Find the length of the intercept made on the $Y$ axis by the circle $\;$ $x^2 + y^2 -2ax \sec \theta - 2by \tan \theta - b^2 = 0$
Equation of given circle is $\;\;$ $x^2 + y^2 -2ax \sec \theta - 2by \tan \theta - b^2 = 0$
When the circle cuts the $Y$ axis, its $x$ coordinate equals $0$.
Putting $x = 0$ in the equation of the given circle, we have,
$y^2 - 2by \tan \theta - b^2 = 0$
Solving for $y$, we get,
$\begin{aligned}
y & = \dfrac{2b \tan \theta \pm \sqrt{\left(-2b \tan \theta\right)^2 - 4 \times 1 \times \left(-b^2\right)}}{2} \\\\
& = \dfrac{2 b \tan \theta \pm \sqrt{4b^2 \tan^2 \theta + 4b^2}}{2} \\\\
& = \dfrac{2b \tan \theta \pm \sqrt{4b^2 \left(1 + \tan^2 \theta\right)}}{2} \\\\
& = \dfrac{2 b \tan \theta \pm 2 b \sec \theta}{2} \\\\
& = b \tan \theta \pm b \sec \theta
\end{aligned}$
$\therefore \;$ The given circle cuts the $Y$ axis at the points $\;$ $A \left(0, b \tan \theta + b \sec \theta\right)$ $\;$ and $\;$ $B \left(0, b \tan \theta - b \sec \theta\right)$
$\therefore \;$ Length of intercept made on the $Y$ axis by the given circle is
$= AB = \sqrt{\left(b \tan \theta + b \sec \theta - b \tan \theta + b \sec \theta\right)^2}$
i.e. $\;$ $AB = 2b \sec \theta$

Data provided:

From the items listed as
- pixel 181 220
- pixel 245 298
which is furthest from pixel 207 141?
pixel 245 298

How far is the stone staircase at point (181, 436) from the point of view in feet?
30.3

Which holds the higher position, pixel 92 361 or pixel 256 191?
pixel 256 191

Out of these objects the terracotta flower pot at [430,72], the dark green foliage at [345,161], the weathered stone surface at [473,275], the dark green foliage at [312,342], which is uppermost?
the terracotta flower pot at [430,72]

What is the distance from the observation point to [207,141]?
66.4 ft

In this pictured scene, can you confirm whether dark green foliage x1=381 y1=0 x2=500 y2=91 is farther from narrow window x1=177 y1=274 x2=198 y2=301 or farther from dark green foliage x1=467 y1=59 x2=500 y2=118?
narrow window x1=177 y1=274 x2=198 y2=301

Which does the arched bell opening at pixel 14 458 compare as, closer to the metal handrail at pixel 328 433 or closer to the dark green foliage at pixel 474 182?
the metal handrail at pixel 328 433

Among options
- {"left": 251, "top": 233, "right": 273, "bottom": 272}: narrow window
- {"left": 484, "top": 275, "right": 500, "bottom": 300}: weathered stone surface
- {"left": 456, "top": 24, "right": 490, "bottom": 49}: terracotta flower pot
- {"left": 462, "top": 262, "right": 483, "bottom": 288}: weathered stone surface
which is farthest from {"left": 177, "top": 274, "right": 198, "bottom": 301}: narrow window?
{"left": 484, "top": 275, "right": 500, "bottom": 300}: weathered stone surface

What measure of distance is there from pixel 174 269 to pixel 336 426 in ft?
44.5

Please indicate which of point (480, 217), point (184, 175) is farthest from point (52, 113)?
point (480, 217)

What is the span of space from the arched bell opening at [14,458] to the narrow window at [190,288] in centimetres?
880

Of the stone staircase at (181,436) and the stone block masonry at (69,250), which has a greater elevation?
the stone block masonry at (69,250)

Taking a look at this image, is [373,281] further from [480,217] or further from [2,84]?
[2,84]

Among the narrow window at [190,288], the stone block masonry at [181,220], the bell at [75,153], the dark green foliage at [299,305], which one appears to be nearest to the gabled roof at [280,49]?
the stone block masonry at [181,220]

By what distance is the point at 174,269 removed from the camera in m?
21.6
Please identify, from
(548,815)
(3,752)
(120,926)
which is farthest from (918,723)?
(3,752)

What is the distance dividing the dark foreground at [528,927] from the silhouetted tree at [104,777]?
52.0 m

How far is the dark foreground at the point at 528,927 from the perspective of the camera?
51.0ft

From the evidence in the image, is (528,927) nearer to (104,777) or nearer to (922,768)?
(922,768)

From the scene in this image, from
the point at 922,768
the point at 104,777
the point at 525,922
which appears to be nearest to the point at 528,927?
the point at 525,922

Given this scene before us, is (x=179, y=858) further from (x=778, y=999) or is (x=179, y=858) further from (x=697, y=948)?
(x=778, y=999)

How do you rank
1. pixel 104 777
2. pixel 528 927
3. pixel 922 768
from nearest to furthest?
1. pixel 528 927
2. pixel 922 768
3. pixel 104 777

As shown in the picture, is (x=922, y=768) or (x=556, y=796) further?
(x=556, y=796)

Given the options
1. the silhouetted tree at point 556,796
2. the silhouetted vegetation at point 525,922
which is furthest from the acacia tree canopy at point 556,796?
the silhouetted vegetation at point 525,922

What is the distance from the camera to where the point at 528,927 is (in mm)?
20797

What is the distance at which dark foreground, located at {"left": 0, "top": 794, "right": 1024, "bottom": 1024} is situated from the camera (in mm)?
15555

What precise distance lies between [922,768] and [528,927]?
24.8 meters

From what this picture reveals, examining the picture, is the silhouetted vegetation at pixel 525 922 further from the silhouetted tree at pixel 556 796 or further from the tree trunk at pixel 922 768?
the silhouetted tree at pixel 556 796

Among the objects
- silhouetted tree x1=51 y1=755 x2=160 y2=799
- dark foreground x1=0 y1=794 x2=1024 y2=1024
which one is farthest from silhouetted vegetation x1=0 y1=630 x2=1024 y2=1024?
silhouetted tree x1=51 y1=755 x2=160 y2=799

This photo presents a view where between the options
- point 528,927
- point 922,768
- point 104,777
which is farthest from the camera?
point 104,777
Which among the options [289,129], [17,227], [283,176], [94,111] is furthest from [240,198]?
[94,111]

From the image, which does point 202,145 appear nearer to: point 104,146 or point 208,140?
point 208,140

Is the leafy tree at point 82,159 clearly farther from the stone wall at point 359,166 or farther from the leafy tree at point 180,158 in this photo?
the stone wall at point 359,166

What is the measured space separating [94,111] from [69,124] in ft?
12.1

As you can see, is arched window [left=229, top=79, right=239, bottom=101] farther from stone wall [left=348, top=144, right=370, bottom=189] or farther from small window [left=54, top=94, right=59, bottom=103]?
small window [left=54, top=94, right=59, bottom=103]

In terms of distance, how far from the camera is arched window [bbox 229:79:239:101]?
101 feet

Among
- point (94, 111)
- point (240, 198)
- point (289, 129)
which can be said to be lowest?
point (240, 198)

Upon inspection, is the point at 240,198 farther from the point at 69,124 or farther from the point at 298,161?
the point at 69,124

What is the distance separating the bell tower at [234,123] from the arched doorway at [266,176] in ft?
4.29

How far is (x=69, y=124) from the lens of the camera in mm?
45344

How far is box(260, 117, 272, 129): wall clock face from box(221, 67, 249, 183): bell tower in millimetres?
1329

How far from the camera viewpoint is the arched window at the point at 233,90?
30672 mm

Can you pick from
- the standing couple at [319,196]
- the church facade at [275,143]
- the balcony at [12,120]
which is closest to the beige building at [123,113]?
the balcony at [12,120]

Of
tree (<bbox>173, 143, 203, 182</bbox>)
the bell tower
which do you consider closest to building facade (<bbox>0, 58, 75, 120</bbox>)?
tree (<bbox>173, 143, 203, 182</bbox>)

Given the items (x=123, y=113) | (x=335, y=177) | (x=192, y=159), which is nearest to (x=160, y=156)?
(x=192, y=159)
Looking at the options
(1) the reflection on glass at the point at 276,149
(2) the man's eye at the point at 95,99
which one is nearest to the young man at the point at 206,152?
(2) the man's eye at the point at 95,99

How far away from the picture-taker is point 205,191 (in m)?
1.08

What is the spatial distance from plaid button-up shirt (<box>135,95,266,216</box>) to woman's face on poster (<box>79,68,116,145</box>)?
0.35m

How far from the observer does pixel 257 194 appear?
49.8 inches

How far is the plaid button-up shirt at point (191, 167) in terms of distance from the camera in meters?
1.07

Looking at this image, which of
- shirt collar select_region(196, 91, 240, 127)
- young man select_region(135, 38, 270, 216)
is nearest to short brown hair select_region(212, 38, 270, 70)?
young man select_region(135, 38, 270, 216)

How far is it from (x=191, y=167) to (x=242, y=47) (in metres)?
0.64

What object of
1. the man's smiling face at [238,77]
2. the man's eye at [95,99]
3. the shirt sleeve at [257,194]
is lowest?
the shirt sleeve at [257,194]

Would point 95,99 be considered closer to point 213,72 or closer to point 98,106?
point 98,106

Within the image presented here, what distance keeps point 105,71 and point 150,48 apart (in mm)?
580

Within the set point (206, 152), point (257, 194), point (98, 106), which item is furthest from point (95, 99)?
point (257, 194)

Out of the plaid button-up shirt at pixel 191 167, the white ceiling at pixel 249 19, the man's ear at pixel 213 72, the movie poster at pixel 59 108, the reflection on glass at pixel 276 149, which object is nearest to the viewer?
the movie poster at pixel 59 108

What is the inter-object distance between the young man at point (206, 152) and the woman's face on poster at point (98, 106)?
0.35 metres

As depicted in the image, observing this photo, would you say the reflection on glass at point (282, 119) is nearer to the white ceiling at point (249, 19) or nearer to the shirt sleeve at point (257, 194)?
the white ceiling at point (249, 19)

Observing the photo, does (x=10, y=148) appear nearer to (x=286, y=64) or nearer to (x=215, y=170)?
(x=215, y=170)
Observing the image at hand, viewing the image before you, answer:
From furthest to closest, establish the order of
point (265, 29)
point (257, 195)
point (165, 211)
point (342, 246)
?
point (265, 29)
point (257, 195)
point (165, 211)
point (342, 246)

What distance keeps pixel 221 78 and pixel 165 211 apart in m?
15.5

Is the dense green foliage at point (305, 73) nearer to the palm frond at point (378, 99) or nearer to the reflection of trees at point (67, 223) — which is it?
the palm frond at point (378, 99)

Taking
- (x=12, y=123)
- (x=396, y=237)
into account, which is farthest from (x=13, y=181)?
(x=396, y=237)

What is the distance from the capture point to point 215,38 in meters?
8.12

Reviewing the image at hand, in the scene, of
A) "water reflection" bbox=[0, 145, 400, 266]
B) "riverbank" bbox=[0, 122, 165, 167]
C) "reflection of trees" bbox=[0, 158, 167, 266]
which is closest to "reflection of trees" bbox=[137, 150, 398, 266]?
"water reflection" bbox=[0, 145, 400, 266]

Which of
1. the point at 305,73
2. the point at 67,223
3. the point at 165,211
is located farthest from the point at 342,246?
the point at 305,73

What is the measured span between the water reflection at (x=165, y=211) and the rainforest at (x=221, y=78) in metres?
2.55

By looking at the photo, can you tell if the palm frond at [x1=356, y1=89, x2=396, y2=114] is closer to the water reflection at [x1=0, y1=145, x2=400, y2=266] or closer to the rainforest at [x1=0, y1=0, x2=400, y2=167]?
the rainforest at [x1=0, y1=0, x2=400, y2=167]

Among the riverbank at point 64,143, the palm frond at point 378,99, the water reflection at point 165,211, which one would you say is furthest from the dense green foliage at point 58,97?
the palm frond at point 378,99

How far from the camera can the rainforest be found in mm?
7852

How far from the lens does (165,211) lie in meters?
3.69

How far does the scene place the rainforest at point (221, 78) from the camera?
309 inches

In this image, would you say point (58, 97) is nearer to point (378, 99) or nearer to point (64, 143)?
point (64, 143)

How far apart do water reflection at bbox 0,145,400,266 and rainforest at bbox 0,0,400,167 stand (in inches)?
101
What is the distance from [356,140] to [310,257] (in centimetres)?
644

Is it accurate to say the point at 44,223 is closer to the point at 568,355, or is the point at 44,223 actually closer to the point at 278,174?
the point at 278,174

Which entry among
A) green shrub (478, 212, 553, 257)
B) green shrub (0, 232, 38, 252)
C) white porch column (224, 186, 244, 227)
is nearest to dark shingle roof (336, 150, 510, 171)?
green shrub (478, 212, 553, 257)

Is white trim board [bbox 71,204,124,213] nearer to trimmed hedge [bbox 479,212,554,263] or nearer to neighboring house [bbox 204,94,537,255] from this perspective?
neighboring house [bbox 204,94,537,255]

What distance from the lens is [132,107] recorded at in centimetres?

Task set:
1 > In the circle intercept solution:
(a) What is the x coordinate where the circle cuts the Y axis?
(b) What equation results from putting x = 0 into the circle's equation?
(c) What is the length of the intercept AB?
2 > Will you return the circle intercept solution word for word from "Find the length" to "coordinate equals $0$."?

Expected results:
1 >
(a) $0$
(b) $y^2 - 2by \tan \theta - b^2 = 0$
(c) $2b \sec \theta$

2 >
Find the length of the intercept made on the $Y$ axis by the circle $\;$ $x^2 + y^2 -2ax \sec \theta - 2by \tan \theta - b^2 = 0$
Equation of given circle is $\;\;$ $x^2 + y^2 -2ax \sec \theta - 2by \tan \theta - b^2 = 0$
When the circle cuts the $Y$ axis, its $x$ coordinate equals $0$.